What to produce: All of the entries must be reproduced exactly, with no images carried over.

[Collected data]
================

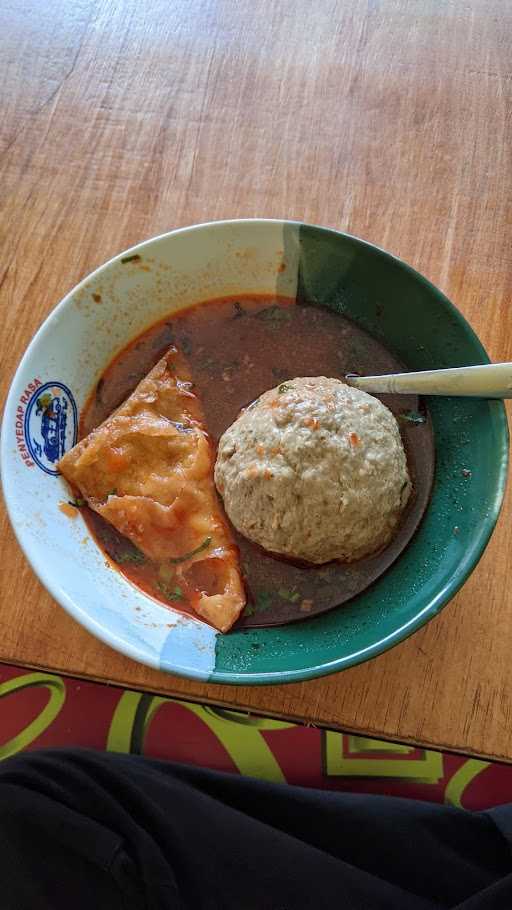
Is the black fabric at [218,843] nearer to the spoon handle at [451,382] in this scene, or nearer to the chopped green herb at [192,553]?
the chopped green herb at [192,553]

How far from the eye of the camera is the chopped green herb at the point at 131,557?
983 millimetres

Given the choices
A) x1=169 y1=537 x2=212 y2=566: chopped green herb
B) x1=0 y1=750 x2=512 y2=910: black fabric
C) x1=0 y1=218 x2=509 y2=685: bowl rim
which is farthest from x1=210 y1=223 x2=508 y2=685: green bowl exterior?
A: x1=0 y1=750 x2=512 y2=910: black fabric

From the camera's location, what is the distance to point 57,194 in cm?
121

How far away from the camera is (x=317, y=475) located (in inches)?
34.8

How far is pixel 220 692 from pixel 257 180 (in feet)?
2.65

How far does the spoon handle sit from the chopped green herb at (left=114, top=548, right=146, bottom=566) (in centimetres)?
38

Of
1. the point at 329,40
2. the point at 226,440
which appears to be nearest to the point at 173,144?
the point at 329,40

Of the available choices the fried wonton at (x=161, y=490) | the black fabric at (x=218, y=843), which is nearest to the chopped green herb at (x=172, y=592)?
the fried wonton at (x=161, y=490)

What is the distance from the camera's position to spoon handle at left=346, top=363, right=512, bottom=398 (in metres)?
0.84

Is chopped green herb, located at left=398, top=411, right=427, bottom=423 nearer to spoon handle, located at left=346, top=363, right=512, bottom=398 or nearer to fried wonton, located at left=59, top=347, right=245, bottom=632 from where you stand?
spoon handle, located at left=346, top=363, right=512, bottom=398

================

Correct response:
Is the black fabric at [218,843] nearer to the spoon handle at [451,382] in this scene, or nearer to the chopped green herb at [192,553]?
the chopped green herb at [192,553]

How far from the eye of the camera is the chopped green herb at the point at 131,557?
983 millimetres

Given the choices
A) x1=169 y1=537 x2=212 y2=566: chopped green herb
B) x1=0 y1=750 x2=512 y2=910: black fabric
C) x1=0 y1=218 x2=509 y2=685: bowl rim
which is farthest from x1=210 y1=223 x2=508 y2=685: green bowl exterior?
A: x1=0 y1=750 x2=512 y2=910: black fabric

From the camera's location, what is the distance to point 57,194 in cm?
121

How far away from the camera is (x=317, y=475) located (in inches)?
34.8

How far is pixel 220 692 from pixel 257 180 (in feet)?
2.65

How far does the spoon handle sit from the chopped green herb at (left=114, top=548, right=146, bottom=566) (in centimetres)?
38

Of
1. the point at 329,40
2. the point at 226,440
which appears to be nearest to the point at 173,144?
the point at 329,40

Of the available choices the fried wonton at (x=161, y=490) | the black fabric at (x=218, y=843), which is nearest to the chopped green herb at (x=172, y=592)?
the fried wonton at (x=161, y=490)

What is the distance from the camera's position to spoon handle at left=346, top=363, right=512, bottom=398 (in metres)?
0.84

Is chopped green herb, located at left=398, top=411, right=427, bottom=423 nearer to spoon handle, located at left=346, top=363, right=512, bottom=398 or nearer to fried wonton, located at left=59, top=347, right=245, bottom=632 from where you stand?
spoon handle, located at left=346, top=363, right=512, bottom=398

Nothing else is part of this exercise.